## Zitierter Abschnitt

——————

Es gab mal den Versuch GPU und iGPU zu kombinieren: Lucid Virtu MVP: Nächster Versuch der GPU-Kombination - ComputerBase


----------



## schlenzie (18. August 2014)

Das hatte ich damals auf einem Z77 Board auch. Hatte aber unter BF3 fehler produziert und musste es abschalten


----------



## Painkiller (18. August 2014)

An sich wirklich schade. Das ganze hatte meiner Meinung nach wirklich Potential! Naja, vielleicht bekommen wir es in der Zukunft ja nochmal zu Gesicht!


----------



## Noxxphox (18. August 2014)

Also einige games liefn damid saugut...
Hab das mit ner altn 560 in WoW versucht...
Der fps bost war gut und es lif einwandfrei


----------



## Caliberx (21. August 2016)

Also sorry der Asus Swift als wie auch der VG248q haben massive Probleme mit Kontrast und Gammawerten. Bei 60hz noch nicht so stark, aber sobald man 144hz einstellt fällt der Gammawert durch die Bank weg unter 2.0 und lässt somit kein vernünftiges Bild mehr zu. Prad.de hat das auch angemängelt, 88% des SRGB Raums ist selbst für ein TN Panel viel zu wenig. Und selbst mit einem Colorimeter (Spyder4) bekommt man nur eine max Befriedigende Farbwiedergabe.

——————

## Extrahierte Einträge
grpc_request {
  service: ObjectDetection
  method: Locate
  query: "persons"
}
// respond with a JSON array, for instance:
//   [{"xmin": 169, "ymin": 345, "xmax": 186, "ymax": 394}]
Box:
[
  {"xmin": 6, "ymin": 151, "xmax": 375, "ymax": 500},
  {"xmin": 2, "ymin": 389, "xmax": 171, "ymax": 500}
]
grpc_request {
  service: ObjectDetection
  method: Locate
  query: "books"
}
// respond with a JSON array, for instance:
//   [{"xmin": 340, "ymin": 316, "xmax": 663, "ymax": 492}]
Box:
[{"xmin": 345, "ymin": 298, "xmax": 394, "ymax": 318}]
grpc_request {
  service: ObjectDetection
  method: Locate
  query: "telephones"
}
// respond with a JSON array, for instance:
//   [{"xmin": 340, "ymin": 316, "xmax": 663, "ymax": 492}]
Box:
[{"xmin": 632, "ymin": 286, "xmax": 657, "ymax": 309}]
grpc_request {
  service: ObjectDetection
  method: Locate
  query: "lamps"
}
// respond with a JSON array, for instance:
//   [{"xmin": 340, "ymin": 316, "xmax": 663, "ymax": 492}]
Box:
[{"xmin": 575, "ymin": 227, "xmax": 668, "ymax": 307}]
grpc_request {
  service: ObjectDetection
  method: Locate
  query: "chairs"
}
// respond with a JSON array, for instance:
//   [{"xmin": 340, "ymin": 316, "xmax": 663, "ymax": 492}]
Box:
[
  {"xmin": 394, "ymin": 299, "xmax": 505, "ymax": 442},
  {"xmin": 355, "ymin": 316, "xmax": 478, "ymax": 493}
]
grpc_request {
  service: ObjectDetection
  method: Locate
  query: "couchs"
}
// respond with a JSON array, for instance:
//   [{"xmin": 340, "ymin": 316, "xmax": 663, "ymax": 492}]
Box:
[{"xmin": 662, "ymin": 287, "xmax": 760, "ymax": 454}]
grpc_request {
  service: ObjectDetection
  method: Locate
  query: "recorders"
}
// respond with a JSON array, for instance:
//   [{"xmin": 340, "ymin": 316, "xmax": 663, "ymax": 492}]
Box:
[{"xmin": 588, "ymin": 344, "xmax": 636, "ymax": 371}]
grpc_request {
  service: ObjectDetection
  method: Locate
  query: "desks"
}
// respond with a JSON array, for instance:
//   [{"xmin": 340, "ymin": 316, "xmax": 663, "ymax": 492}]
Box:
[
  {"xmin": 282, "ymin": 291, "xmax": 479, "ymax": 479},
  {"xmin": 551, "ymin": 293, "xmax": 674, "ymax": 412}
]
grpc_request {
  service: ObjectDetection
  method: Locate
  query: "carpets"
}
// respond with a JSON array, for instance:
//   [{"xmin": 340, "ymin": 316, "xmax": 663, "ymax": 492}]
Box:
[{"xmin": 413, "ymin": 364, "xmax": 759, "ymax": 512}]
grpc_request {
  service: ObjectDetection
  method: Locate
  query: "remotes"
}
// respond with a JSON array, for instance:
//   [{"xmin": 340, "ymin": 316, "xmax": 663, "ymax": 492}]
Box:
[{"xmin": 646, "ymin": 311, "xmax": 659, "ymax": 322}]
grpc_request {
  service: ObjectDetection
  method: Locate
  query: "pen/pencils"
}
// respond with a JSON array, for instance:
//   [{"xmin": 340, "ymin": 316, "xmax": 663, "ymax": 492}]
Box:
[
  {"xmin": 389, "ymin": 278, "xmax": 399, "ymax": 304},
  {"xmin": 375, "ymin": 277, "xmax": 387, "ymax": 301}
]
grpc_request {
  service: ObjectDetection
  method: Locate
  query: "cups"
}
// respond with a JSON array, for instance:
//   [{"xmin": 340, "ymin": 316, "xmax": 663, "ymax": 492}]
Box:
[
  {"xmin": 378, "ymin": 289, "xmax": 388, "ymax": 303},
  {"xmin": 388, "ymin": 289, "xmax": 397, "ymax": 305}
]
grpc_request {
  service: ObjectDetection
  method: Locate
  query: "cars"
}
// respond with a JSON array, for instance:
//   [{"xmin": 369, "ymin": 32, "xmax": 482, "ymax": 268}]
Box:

——————

## Ziel 1
Unter welchem Spiel traten laut schlenzie im Forenthread zu Lucid Virtu MVP Fehler auf?
## Ziel 2
Erkläre anhand des Forenthreads zu Lucid Virtu MVP, warum laut Caliberx bei 144 Hz kein vernünftiges Bild mehr möglich ist.
## Ziel 3
Setze den Forenthread zu Lucid Virtu MVP nach seinem letzten Satz fort.

## Schriftliche Antwort 1
Unter BF3.

## Schriftliche Antwort 2
Sobald man 144 Hz einstellt, fällt der Gammawert durch die Bank unter 2.0, und das lässt kein vernünftiges Bild mehr zu. Bei 60 Hz ist das Problem noch nicht so stark.

## Schriftliche Antwort 3
ProGamer mag das nicht interessieren, aber jemand der nur so privat spielt, und dann ggf auch noch Filme schaut oder viel liest sind Swift als wie auch der VG248 nicht wirklich geeignet und man sollte da auf AH-IPS Monitore zurückgreifen.


----------



## D4rkResistance (24. August 2016)

Caliberx schrieb:


> Also sorry der Asus Swift *als wie auch*...


Dafür müsste man dich eigentlich ohrfeigen! 


Caliberx schrieb:


> ...haben massive Probleme mit Kontrast und  Gammawerten. Bei 60hz noch nicht so stark, aber sobald man 144hz  einstellt fällt der Gammawert durch die Bank weg unter 2.0 und lässt  somit kein vernünftiges Bild mehr zu.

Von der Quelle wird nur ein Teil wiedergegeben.